**Exercises**
**A.** According to the RoboDoc review, who made the documentary series?
**B.** Continue the RoboDoc review from its last sentence.

**Study text**
BEGIN
RoboDoc Review

RoboDoc
Cinema’s most famous tin-can-copper gets a thorough ‘making of’ treatment in this sprawling four-part documentary series, told by 60 interviewees, across nearly five hours of memories, anecdotes and juicy gossip.

by Neil Alcock |
Published on
Release Date:

01 Jan 1987

Running Time:

98 minutes

Certificate:

18

Original Title:

Robocop

Episodes viewed: 4 of 4

Launched as a Kickstarter in 2015, this passion project from RoboCop superfans Christopher Griffiths and Eastwood Allen finally arrives in all its Kevlar-laminated titanium glory. One of the longest ‘making of’s this side of Peter Jackson, RoboDoc is an exhaustive look at the creation of Paul Verhoeven’s pulpy, gory, indelible 1987 classic.

It’s hard to overstate the sheer amount of material on display here. If you were involved in RoboCop and are still alive, chances are Griffiths and Allen interviewed you. Every single scene is covered; everyone from Verhoeven and man-behind-the-mask Peter Weller, down to a kid whose short scene didn’t even make the final cut, appear as talking heads.

RoboDoc

This is the equivalent of a lifetime’s supply of baby food for RoboFans: no stone is left unturned, no painful experience with squibs unmentioned, no iconic line of dialogue unrepeated by actors who spoke them nearly 40 years ago. Verhoeven is ebullient, giddily describing the film’s action as “the bang-bang and the shoot-shoot”, while Weller is frighteningly intense, even when candidly discussing the many sexual liaisons he undertook in his trailer.
END
**Data for review**
BEGIN
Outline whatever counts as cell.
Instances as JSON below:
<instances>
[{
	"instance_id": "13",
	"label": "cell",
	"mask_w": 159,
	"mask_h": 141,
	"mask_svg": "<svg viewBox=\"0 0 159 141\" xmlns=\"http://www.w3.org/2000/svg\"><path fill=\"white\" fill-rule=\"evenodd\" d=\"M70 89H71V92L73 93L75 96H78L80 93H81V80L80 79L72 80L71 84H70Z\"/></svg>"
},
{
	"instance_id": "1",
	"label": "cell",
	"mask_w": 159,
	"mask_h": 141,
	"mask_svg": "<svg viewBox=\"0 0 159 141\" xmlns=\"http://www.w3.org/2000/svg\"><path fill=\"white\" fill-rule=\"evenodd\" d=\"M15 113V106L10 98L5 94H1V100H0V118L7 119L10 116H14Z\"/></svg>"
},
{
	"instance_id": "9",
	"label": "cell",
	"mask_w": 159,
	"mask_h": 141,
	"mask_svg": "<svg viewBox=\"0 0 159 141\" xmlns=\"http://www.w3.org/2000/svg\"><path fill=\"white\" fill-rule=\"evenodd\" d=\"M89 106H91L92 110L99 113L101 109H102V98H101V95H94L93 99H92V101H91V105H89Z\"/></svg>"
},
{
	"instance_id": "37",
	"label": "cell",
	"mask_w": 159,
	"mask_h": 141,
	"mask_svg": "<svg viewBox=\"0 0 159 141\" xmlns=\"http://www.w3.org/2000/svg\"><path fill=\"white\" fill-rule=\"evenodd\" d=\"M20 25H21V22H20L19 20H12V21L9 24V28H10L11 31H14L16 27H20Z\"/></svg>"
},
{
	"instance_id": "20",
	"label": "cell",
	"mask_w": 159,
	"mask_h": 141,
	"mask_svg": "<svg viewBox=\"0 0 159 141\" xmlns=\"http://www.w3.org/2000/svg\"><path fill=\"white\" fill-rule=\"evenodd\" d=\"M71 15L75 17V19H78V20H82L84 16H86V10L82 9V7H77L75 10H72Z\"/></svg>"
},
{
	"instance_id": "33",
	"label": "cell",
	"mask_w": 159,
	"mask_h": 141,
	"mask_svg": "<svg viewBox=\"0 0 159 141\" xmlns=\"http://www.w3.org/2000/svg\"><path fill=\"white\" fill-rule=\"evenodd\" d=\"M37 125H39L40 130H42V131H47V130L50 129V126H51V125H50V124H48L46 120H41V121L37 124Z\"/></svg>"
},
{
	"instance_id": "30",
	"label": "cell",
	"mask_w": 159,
END
**Answers to this exercise**
**A.** Christopher Griffiths and Eastwood Allen, two RoboCop superfans.

**B.**
Griffiths and Allen have lovingly produced a slick, zippily edited, rollercoaster ride through what was and what could have been, with comic-book-style animations imagining scenes that never made it to film, and interviews enhanced with fun, tongue-in-cheek effects — whenever an actor mimics firing a gun, muzzle flashes and sound effects are added to spice up the story.

If anything’s disappointing here, it’s the glossing over of any analysis of RoboCop’s coruscating satire of Reaganomics, its Jesus metaphors and its thoughtful existentialism. RoboDoc is very much a soup-to-nuts look at one film’s creation, and a better structure might have allowed these ideas to breathe rather than be shoved aside for another anecdote about how great it was to shoot a massive gun.

RoboDoc is a one-stop shop for even the most hardcore of the RoboCurious. Your Prime Directive is to watch this immediately.